REQUIREMENT:
Give back an exact copy of the lines in the records below, from the line that has "kingdom: Animalia" through the line that has "category: unidentified bird", and nothing besides.

DATA FOR PROCESSING:
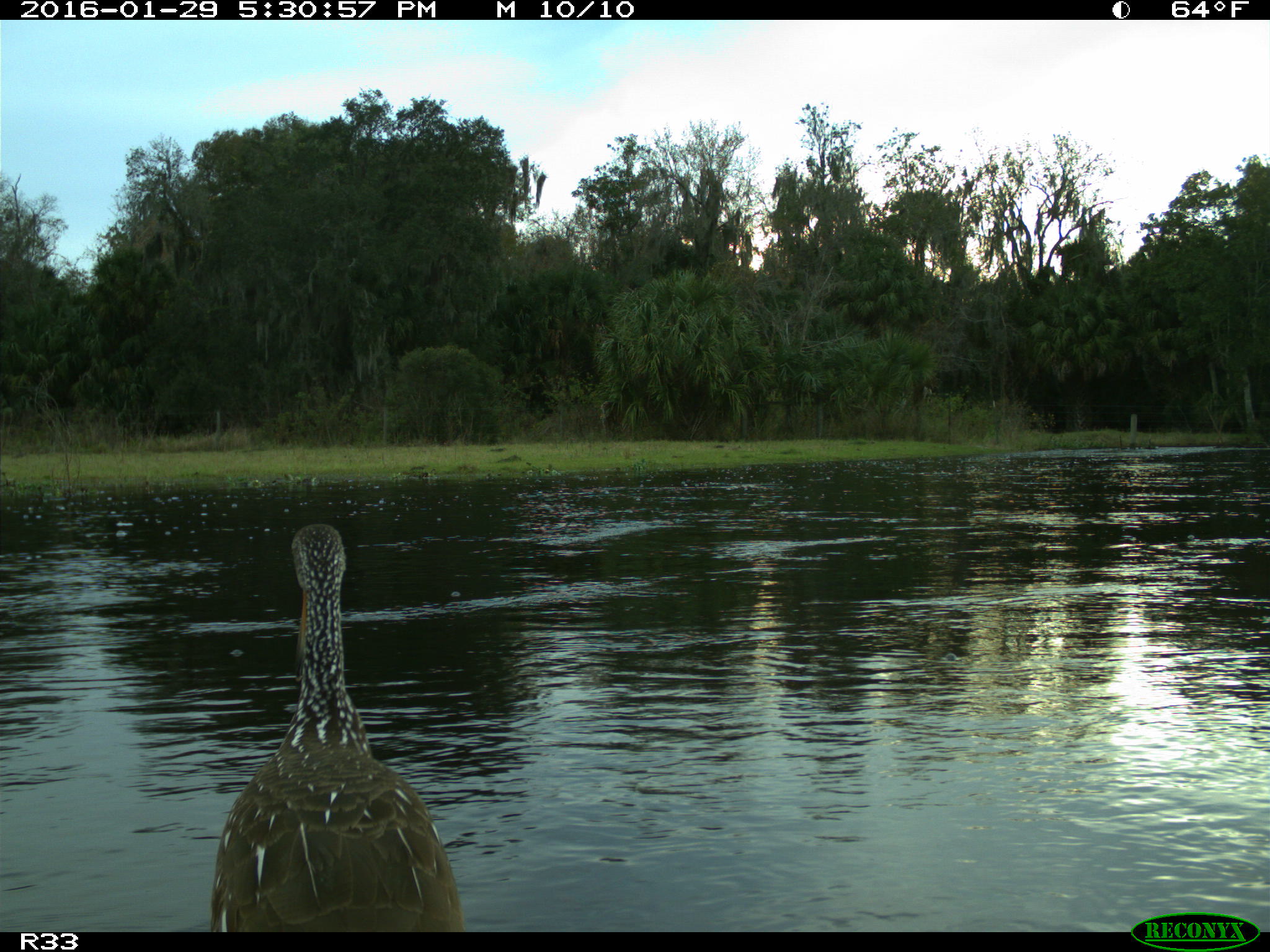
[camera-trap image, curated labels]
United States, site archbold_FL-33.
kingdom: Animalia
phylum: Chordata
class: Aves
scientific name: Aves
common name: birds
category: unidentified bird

---

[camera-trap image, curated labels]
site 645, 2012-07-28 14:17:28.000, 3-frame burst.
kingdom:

WRITTEN REPLY:
kingdom: Animalia
phylum: Chordata
class: Aves
scientific name: Aves
common name: birds
category: unidentified bird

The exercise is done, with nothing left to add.